Haben Sie Angst vor dem Karriereende, Stefan Kießling?

»Leider hat Löw es nicht öffentlich kommuniziert«

Sie schrieben unter anderem eine Hausarbeit über den Einfluss der Medien auf den Fußball. Vor vier Jahren standen Sie selbst im Fokus der Öffentlichkeit, als Sie im Spiel gegen Hoffenheim den Ball neben das Tor köpften, Schiedsrichter Felix Brych aber trotzdem auf Tor entschied. Der Ball war durch ein Loch im Netz von hinten ins Tor geflogen. Nach dem Spiel waren Sie der Buhmann.
Die Ecke wird ge­treten, ich köpfe in Richtung Tor und sehe, dass der Ball eigentlich nicht gut kommt. Dann drehe ich ab. Doch auf einmal klopfen mir die Jungs auf die Schulter und schreien »Tor«. Danach fragt mich Schiedsrichter Felix Brych, was passiert sei. Ich antworte, dass ich keine Ahnung und nicht mehr hingesehen hätte. Diese Aussage wurde später von einer Lippenleserin bestätigt. In der Diskussion danach prasselte enorm viel auf mich ein. Vor allem von Leuten, die keine Ahnung von der Materie hatten.

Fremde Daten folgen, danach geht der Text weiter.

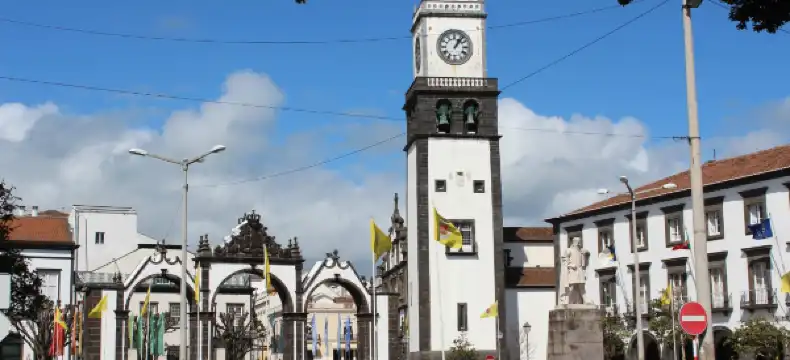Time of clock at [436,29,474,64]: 1:06
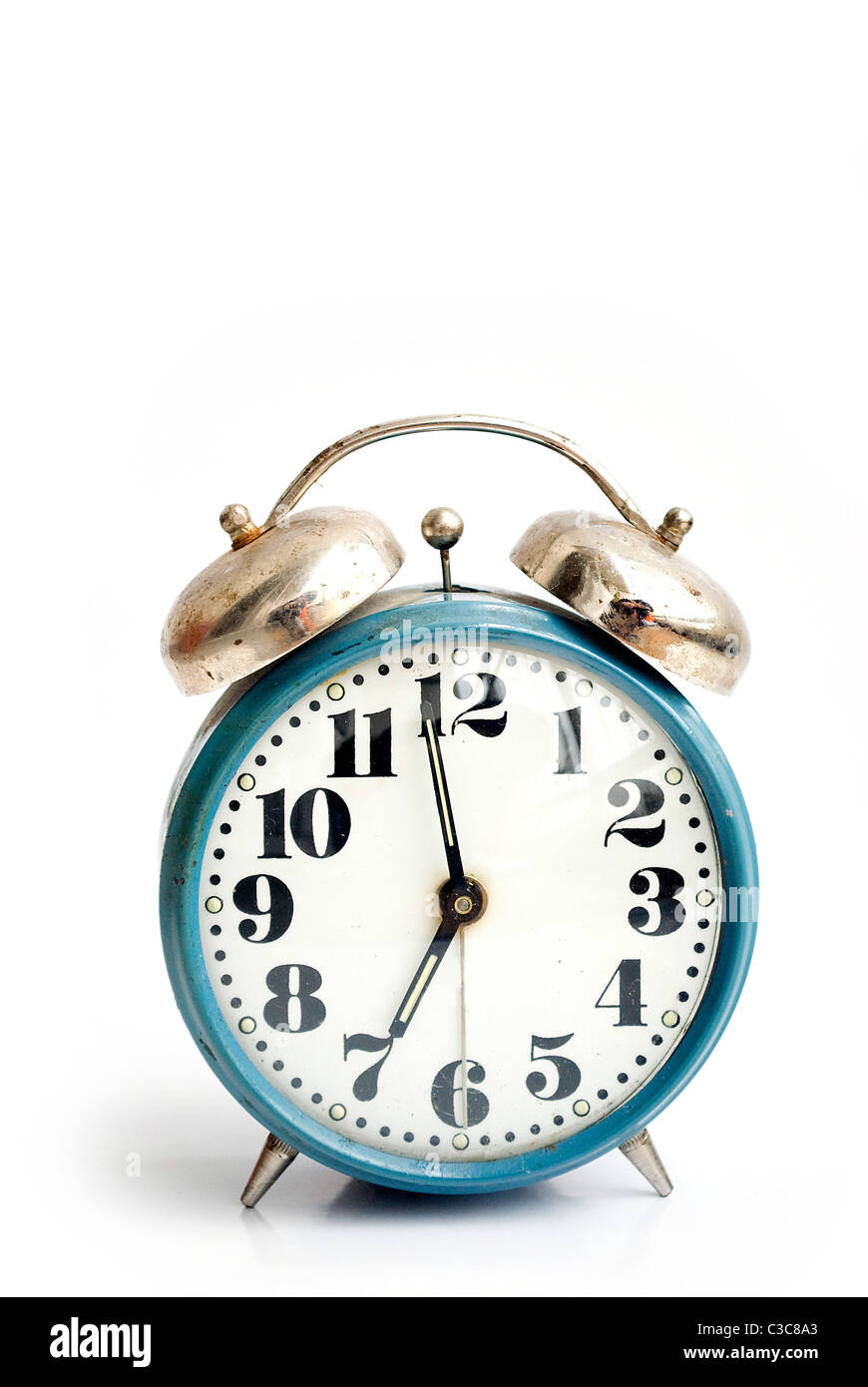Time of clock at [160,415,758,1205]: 6:58
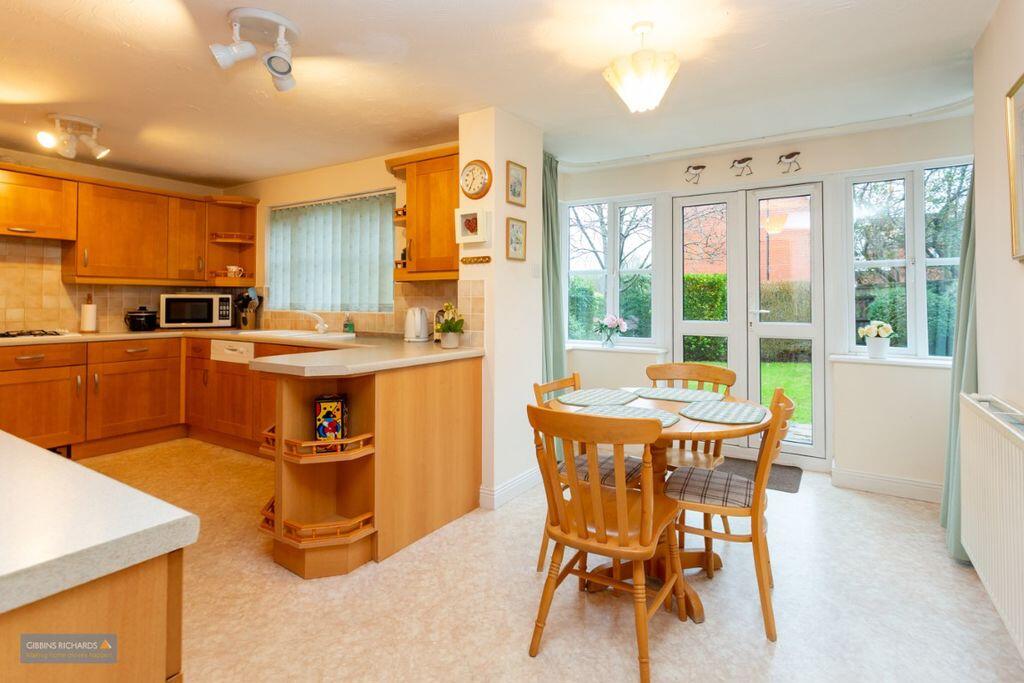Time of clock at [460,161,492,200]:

CDU-Politiker Andreas Biebricher wünschte Ihnen via Facebook »zwei gebrochene Beine«. Ralf Rangnick bezeichnete Sie als Lügner.
Zu Ralf Rangnick möchte ich nichts sagen. Der Politiker gehörte zu den Schlaubergern, die nie etwas in der Art erlebt haben, es aber trotzdem beurteilen wollten. Dabei gab es für uns auf dem Platz keinerlei Erfahrungswerte. Die Leute, die direkt involviert waren, konnten nicht auf vergleichbare Szenen zurückgreifen, um sich das Geschehene logisch herzuleiten. Würde so etwas heute noch mal passieren, würde jeder sofort kontrollieren, ob es ein Loch im Netz gibt.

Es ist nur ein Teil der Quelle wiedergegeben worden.